> Questions about pictured scenes:
....
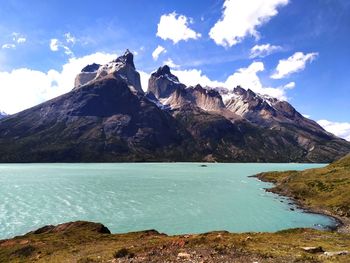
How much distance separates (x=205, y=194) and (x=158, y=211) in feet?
147

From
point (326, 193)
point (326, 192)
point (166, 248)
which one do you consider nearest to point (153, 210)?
point (326, 193)

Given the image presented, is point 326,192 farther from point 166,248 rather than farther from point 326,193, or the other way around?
point 166,248

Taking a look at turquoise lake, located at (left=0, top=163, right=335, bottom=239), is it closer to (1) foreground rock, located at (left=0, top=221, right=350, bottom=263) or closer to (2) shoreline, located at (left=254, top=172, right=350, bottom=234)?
(2) shoreline, located at (left=254, top=172, right=350, bottom=234)

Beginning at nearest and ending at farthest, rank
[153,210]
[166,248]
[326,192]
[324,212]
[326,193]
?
[166,248] → [324,212] → [153,210] → [326,193] → [326,192]

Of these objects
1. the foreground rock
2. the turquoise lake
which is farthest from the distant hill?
the foreground rock

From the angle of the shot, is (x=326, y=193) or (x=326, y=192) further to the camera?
(x=326, y=192)

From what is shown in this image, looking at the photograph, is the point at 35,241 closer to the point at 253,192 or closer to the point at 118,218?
the point at 118,218

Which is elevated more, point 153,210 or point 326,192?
point 326,192

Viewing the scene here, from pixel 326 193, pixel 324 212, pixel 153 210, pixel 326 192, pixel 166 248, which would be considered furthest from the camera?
pixel 326 192

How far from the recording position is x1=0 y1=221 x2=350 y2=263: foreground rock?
35562 millimetres

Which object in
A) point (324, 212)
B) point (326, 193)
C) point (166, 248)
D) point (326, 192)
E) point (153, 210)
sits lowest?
point (153, 210)

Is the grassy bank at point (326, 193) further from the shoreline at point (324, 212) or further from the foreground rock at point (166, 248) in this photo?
the foreground rock at point (166, 248)

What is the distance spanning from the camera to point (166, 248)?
4097cm

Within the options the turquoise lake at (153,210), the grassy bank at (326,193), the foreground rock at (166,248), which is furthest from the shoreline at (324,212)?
the foreground rock at (166,248)
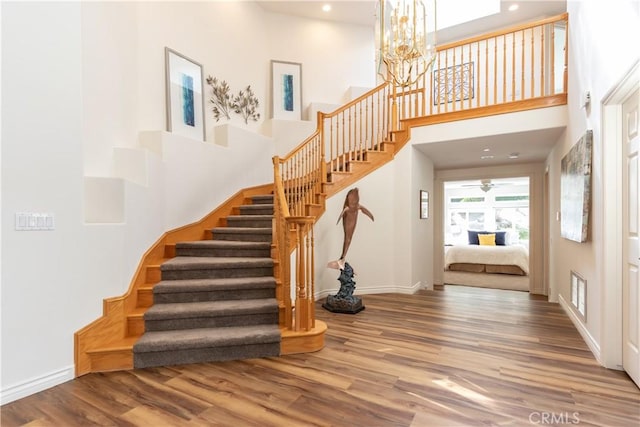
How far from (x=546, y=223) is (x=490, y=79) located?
8.56ft

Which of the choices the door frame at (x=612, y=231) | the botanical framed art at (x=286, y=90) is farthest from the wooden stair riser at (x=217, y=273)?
the botanical framed art at (x=286, y=90)

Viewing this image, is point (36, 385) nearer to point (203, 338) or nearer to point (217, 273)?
point (203, 338)

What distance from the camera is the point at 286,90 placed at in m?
5.86

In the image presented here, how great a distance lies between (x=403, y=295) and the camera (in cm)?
468

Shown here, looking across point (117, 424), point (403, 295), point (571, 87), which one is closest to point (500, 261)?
point (403, 295)

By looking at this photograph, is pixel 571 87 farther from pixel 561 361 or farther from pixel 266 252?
pixel 266 252

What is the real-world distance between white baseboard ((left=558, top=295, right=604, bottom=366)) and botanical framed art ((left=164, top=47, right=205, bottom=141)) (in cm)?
492

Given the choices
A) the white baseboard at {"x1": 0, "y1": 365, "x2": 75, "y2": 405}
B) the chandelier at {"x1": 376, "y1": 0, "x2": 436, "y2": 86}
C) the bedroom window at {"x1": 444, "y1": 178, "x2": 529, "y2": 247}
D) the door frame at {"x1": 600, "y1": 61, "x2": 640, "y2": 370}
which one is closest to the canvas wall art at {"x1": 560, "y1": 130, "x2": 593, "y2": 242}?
the door frame at {"x1": 600, "y1": 61, "x2": 640, "y2": 370}

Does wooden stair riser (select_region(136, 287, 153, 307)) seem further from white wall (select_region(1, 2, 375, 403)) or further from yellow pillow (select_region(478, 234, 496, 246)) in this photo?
yellow pillow (select_region(478, 234, 496, 246))

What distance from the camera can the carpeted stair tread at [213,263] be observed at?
3230mm

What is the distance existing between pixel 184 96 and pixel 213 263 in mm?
2504

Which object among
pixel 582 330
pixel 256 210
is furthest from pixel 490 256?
pixel 256 210

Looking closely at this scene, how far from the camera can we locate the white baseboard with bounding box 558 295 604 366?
2.58 metres

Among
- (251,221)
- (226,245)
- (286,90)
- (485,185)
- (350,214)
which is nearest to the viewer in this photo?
(226,245)
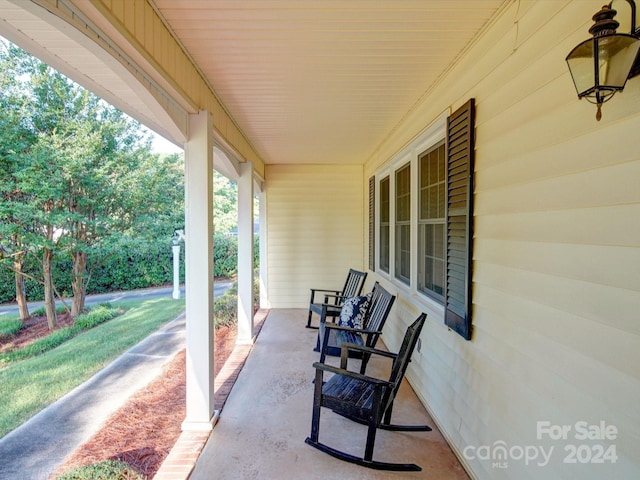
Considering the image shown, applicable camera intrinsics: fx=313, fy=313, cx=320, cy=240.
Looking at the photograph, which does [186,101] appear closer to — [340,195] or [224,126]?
[224,126]

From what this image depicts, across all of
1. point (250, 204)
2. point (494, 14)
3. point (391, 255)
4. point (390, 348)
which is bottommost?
point (390, 348)

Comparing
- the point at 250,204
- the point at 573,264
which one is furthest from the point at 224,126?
the point at 573,264

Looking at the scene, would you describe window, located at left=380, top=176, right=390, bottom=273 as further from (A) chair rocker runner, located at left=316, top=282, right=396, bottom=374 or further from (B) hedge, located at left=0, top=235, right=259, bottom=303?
(B) hedge, located at left=0, top=235, right=259, bottom=303

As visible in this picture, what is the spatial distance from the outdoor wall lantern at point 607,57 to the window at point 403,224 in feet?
8.54

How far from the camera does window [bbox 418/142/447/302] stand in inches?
103

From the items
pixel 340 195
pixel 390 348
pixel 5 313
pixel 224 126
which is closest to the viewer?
pixel 224 126

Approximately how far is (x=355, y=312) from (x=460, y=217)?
71.5 inches

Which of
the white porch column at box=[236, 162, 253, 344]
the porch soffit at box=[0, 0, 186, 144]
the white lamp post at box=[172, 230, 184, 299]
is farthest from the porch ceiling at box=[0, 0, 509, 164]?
the white lamp post at box=[172, 230, 184, 299]

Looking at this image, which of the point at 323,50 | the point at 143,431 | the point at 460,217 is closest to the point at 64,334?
the point at 143,431

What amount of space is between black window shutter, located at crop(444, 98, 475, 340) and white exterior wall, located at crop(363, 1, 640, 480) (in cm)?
7

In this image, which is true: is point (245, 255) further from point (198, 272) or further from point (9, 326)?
point (9, 326)

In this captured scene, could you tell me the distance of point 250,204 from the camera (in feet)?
13.9

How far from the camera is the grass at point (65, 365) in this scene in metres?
3.19

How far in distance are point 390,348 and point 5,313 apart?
245 inches
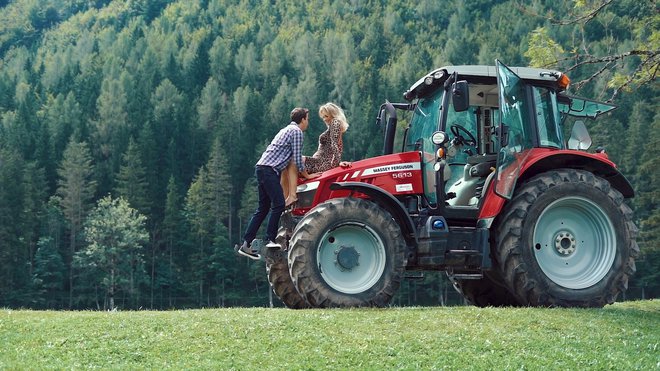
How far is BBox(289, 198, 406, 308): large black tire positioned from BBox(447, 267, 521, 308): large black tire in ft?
8.12

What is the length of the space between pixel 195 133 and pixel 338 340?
119920 mm

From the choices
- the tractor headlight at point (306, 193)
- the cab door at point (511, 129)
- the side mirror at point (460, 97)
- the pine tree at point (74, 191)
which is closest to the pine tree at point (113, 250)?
the pine tree at point (74, 191)

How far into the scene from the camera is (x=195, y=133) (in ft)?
417

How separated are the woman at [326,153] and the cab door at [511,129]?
216 cm

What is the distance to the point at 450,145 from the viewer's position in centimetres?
1286

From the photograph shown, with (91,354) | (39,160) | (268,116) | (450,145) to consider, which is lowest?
(91,354)

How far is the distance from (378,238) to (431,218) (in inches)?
37.4

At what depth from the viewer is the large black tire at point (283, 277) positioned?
39.4 ft

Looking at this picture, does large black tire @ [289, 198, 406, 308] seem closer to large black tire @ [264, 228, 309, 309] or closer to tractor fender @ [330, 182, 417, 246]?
tractor fender @ [330, 182, 417, 246]

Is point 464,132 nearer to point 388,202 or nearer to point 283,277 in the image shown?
point 388,202

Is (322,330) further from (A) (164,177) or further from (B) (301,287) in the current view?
(A) (164,177)

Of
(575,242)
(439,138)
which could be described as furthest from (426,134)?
(575,242)

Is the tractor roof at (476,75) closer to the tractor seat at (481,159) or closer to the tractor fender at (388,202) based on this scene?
the tractor seat at (481,159)

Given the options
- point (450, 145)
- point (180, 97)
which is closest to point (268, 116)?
point (180, 97)
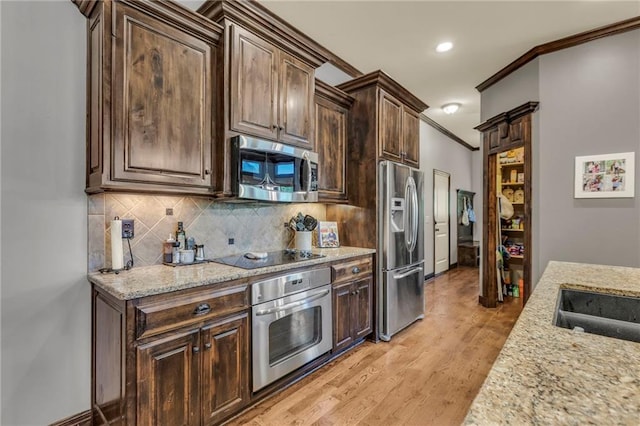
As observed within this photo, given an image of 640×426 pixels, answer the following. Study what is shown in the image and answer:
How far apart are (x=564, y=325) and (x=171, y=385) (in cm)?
186

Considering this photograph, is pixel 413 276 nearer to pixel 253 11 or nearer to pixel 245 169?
pixel 245 169

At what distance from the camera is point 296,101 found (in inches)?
102

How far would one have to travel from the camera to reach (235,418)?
A: 6.35 feet

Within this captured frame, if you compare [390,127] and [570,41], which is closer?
[570,41]

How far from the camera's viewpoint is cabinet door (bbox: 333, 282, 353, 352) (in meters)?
2.64

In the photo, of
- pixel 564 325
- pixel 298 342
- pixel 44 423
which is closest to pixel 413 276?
pixel 298 342

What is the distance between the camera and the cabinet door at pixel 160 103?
1.70 m

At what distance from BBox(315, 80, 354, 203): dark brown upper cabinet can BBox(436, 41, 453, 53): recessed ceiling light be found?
112 cm

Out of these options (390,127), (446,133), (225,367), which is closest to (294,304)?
(225,367)

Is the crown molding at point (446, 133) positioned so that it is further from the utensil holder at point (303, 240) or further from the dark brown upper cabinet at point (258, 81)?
the utensil holder at point (303, 240)

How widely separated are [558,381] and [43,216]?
2377 mm

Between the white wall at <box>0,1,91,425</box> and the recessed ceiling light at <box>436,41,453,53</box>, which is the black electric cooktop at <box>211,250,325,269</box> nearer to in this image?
the white wall at <box>0,1,91,425</box>

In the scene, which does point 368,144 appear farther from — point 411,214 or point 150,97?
point 150,97

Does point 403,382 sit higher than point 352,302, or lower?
lower
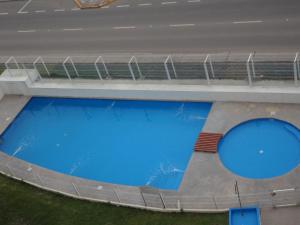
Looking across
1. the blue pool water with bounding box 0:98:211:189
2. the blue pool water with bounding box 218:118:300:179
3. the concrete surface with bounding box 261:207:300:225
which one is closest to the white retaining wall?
the blue pool water with bounding box 0:98:211:189

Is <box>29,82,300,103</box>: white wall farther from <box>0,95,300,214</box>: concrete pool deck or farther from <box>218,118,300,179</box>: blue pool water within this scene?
<box>218,118,300,179</box>: blue pool water

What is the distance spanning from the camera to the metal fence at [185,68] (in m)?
23.2

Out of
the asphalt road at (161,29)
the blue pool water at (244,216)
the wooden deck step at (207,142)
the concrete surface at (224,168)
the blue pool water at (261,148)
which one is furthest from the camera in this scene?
the asphalt road at (161,29)

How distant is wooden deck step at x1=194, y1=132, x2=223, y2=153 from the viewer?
22.3m

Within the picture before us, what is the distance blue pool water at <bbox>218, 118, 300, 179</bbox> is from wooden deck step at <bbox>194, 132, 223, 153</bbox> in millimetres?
314

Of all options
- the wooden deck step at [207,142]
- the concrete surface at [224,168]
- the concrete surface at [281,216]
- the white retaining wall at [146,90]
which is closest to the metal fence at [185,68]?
the white retaining wall at [146,90]

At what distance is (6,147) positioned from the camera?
2678 centimetres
....
> CHALLENGE:
Reproduce the data word for word, beginning at the line that contains "Does point 403,382" and continuing through the end of the data, with both ends included. Leave the pictures out of your answer.

> RESPONSE FOR THIS EXERCISE:
Does point 403,382 sit higher than point 352,302, or lower?
lower
Looking across
1. the blue pool water with bounding box 0:98:211:189
2. the blue pool water with bounding box 218:118:300:179
3. the concrete surface with bounding box 261:207:300:225
which one is closest to the white retaining wall?
the blue pool water with bounding box 0:98:211:189

Is <box>29,82,300,103</box>: white wall farther from <box>0,95,300,214</box>: concrete pool deck or farther from <box>218,118,300,179</box>: blue pool water within this scene?
<box>218,118,300,179</box>: blue pool water

What is the distance spanning from the camera to the metal fence at [185,68] (in m)?
23.2

Out of
the asphalt road at (161,29)
the blue pool water at (244,216)
the wooden deck step at (207,142)
the concrete surface at (224,168)
the blue pool water at (261,148)
which one is furthest from the camera in this scene?
the asphalt road at (161,29)

How distant is wooden deck step at x1=194, y1=132, x2=223, y2=153 from the viewer?
22.3m

Within the picture before us, what is the distance blue pool water at <bbox>218, 118, 300, 179</bbox> is from wooden deck step at <bbox>194, 132, 223, 153</bbox> in millimetres?
314

Of all options
- the wooden deck step at [207,142]
- the concrete surface at [224,168]
- the concrete surface at [281,216]
- the white retaining wall at [146,90]
which is closest to the metal fence at [185,68]?
the white retaining wall at [146,90]

At what distance is (6,147) positioned from the camera?
2678 centimetres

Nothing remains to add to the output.